Anti-américanisme, hein ?

Dans un centre commercial pas très loin du ministère de l'Information, je suis entré dans une agence immobilière. Eh oui, on vend et on achète des maisons en ce moment à Bagdad. On vend surtout...

- Mais si personne n'achète ?

- Moi j'achète. Parfois...

- Vous ? Vous venez de me dire que vous êtes le directeur de cette agence...

- So ? J'achète. Un jour je revendrai...

Le catch est dans " un jour ". L'Irak se prépare souterrainement à " ce jour " où il n'y aura plus d'embargo, plus d'Américains, et, Allah soit béni, plus de Saddam. Ce jour où l'or noir recommencera à couler vers KhawrAbh-Allah, le grand port pétrolier du Golfe, terminus du pipe-line irakien.

Mais en attendant que le pétrole recommence à couler, les automobilistes irakiens, plus humiliés qu'impatients, font la queue aux stations-service.
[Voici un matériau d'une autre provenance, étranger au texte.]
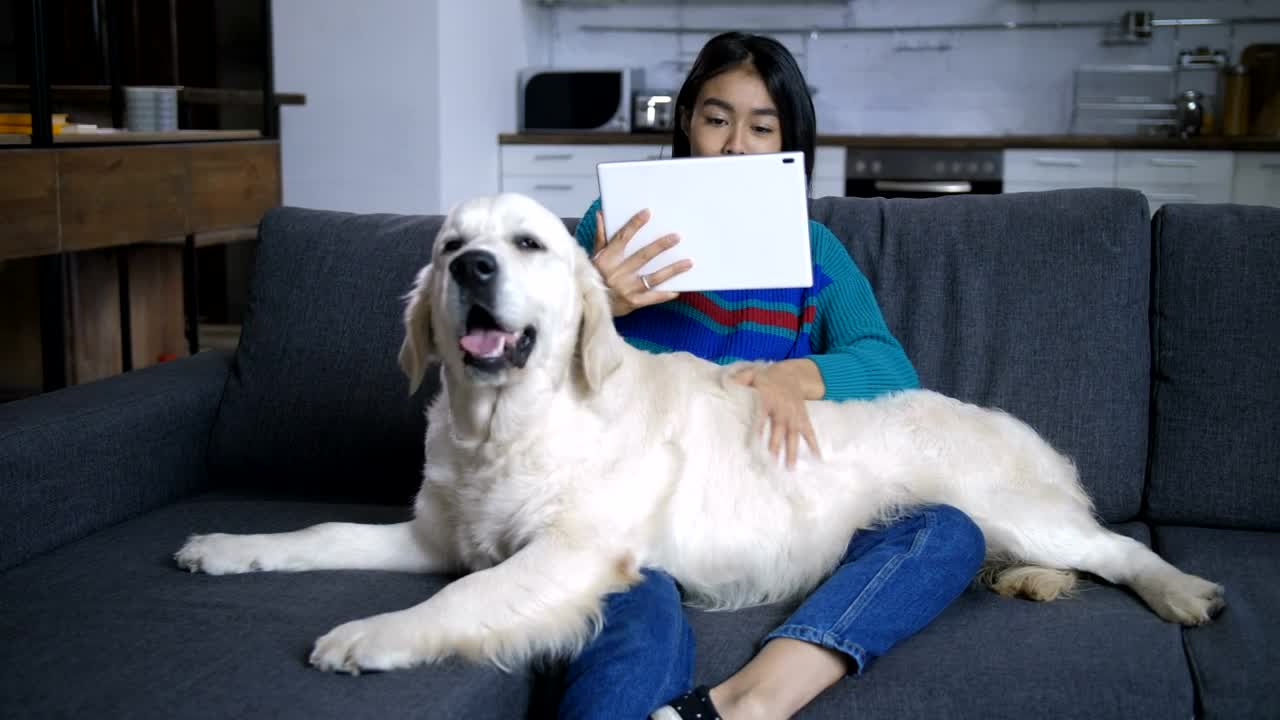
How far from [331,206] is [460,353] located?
12.5ft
On me l'a répété cent fois : " N'est-ce pas une grande pitié, monsieur ? On nous rationne NOTRE essence ! " Petit détail, mais comble du non-sens dans ce pays assis sur une des plus formidables réserves de pétrole du globe, pour économiser le carburant, dans le quartier pauvre de Saddam City, par exemple, on le distribue dans des barils, chargés sur des charrettes, tirées par un cheval ! C'est à peu près aussi loufoque que si les bâtiments d'entretien du barrage de la Baie-James étaient éclairés au gaz.

En attendant ce fameux jour où l'étau se desserrera, l'Irak continue d'être le lieu d'une énorme méprise politique, géographique, historique. Scolarisé, doté d'infrastructures qui en faisaient un pays presque moderne, officiellement laïc, du point de vue occidental, l'Irak était ( avec le Liban de jadis ) le pays du Moyen-Orient qui avait le moins la phobie d'un Occident pollueur de l'âme musulmane. Or voilà que c'est en Irak que l'Occident et l'Islam s'affrontent aujourd'hui, plutôt qu'en Iran, ou en Afghanistan, au Bangladesh, au Pakistan. Du milliard de musulmans sur la planète, ceux d'Irak sont parmi les moins intégristes. Que s'est-il passé pour qu'on en arrive là ?

Il est passé un dictateur. De plus en plus fou, d'ailleurs. Saddam, le laïc, le presque marxiste, le tortionnaire de tant de musulmans ( chiites surtout ) ne vient-il pas de promettre de construire la plus grande mosquée au monde ?

Il est passé une guerre aux troubles intérêts... L'intransigeance américaine s'explique-t-elle par les avantages considérables que tirent les pétroliers du Texas de l'interdiction faite à l'Irak d'exporter son pétrole, ce qui a pour effet de maintenir très haut le coût du baril ?... C'est une évidence pour chacun ( Jean Daniel, dans un récent éditorial du Nouvel Observateur ).

Il est passé aussi beaucoup, beaucoup de bêtise humaine. Toujours inépuisable, toujours répressive, toujours avec sa cohorte de marchands et de bourreaux.

Allez donc vivre après cela.

Et pourtant, ils vivent. Je les ai vus. Je salue leur courage.